Book review - Alan Aherne

Published 15/10/2016 | 00:00

Hillsborough Voices - The Real Story Told By The People Themselves
Hillsborough Voices - The Real Story Told By The People Themselves

Some events in history remain forever etched in the mind, moments in time guaranteed to never be forgotten.

For example, many of my parents' generation can still recall where they were and who they were with when the news came through that John F. Kennedy had been assassinated in 1963, or when Neil Armstrong set foot on the moon towards the end of the same decade.

From my own point of view, I will always remember Tuesday, September 11, 2001, when everyone in this newspaper office strained their necks in disbelief behind one of the few computer terminals with full internet access at the time as the Twin Towers came crashing down.

And sadly in a sporting context, the date April 15, 1989 will always be associated with one of the worst football disasters in history.

The blanket live coverage of all major cross-channel fixtures that we are so accustomed to nowadays was only a pipedream at the time.

Therefore, when Saturday afternoon television broke from the schedule for a newsflash some time before 3.30 p.m., it immediately grabbed everyone's full attention.

The scenes unfolding in full view of the cameras were harrowing, as 96 Liverpool football supporters were tragically crushed to death at the Leppings Lane end terrace of the Hillsborough stadium in Sheffield.

Their second successive FA Cup semi-final clash with Nottingham Forest at the venue was meant to be a celebration of the best of the English game, as the Reds were in their pomp at the time and manager Kenny Dalglish had a quality squad at his disposal.

However, within minutes of kick-off it was clear that something serious was amiss behind the goal housing the majority of the Liverpool travelling support.

'Hillsborough Voices - The Real Story Told By The People Themselves' by Kevin Sampson is the latest of several books devoted to a subject that the survivors have ensured has always remained prominent in public discourse.

It recalls the memories of several Liverpool supporters, along with one Nottingham Forest fan who watched the tragedy unfold from the opposite end of the field.

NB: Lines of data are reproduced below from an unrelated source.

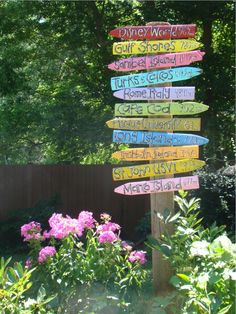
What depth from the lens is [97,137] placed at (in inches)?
529

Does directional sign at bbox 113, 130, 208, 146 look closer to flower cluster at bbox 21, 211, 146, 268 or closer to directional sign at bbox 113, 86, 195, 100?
directional sign at bbox 113, 86, 195, 100

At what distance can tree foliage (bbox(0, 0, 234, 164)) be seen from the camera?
12.1m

We are taken back to that weekend, initially to tales of excited fans securing their tickets in the days beforehand and setting off on their fateful journeys to a venue where overcrowding on the terrace had posed problems in the past.

It took until very recently for the truth to emerge after collusion between the police, politicians and certain sections of the British media ensured that the Liverpool fans were wrongly accused of causing a tragedy that sent shockwaves reverberating around the world and ultimately led to the insistence on all-seater venues.

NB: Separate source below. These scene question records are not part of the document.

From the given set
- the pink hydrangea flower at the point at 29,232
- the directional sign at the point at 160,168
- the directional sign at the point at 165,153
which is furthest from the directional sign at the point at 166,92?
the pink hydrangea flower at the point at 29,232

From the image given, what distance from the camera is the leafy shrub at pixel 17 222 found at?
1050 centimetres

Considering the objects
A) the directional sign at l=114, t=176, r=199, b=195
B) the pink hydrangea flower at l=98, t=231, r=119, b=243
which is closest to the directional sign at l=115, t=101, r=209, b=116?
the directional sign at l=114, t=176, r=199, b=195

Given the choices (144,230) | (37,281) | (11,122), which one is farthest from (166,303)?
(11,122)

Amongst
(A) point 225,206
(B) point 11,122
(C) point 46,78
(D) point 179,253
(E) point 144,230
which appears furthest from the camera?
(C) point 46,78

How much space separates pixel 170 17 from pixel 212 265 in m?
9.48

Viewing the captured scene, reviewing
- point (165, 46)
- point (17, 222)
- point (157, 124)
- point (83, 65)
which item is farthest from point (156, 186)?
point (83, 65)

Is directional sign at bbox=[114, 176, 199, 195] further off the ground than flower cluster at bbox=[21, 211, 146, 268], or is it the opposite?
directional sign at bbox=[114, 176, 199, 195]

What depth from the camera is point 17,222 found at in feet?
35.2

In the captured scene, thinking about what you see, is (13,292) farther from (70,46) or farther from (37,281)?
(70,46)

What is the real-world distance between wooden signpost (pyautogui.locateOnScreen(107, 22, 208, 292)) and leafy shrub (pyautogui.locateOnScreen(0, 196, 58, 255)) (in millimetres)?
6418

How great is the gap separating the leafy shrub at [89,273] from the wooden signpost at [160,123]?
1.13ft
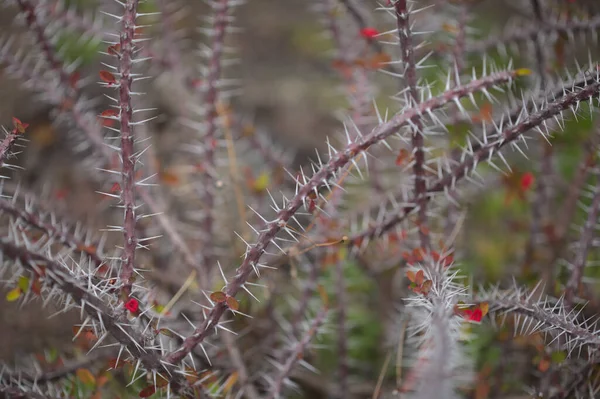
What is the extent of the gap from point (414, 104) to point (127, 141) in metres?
0.79

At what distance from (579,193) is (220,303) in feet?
5.34

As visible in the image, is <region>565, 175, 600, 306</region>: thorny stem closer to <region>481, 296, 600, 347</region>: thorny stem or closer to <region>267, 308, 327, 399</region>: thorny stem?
<region>481, 296, 600, 347</region>: thorny stem

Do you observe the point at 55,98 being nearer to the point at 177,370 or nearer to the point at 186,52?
the point at 177,370

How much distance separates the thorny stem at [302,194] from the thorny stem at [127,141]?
0.73 feet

The police opened a gate to alleviate a build-up of fans outside close to kick-off time, although for years they had the gall to claim that supporters had forced their way in.

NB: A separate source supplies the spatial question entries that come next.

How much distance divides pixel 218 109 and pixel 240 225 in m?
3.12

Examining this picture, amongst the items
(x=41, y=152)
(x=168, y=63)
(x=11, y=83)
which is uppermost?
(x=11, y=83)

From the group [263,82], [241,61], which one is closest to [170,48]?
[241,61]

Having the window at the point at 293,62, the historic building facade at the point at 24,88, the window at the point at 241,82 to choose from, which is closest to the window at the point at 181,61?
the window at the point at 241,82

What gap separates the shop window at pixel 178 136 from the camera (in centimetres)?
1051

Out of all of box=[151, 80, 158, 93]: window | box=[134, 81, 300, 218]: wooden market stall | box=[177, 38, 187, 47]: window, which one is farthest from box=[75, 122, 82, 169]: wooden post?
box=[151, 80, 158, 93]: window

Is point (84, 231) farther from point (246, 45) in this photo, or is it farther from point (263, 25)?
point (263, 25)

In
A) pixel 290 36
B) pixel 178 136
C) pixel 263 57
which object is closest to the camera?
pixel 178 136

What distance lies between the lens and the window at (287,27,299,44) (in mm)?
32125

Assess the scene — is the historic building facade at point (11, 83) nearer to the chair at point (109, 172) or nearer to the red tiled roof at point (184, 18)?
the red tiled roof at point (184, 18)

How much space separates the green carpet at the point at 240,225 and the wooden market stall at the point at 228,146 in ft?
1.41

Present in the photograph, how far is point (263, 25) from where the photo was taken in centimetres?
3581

And then to compound that catastrophic decision, those gaining entry were allowed down a central tunnel to two already heavily-occupied pens directly behind the goal, when there was sufficient room to either side of the terrace.

What followed makes for tough reading, as 96 supporters who went to watch a football game never came home.

Their memories will never be forgotten by Liverpool supporters in particular, and that's the way it should always be.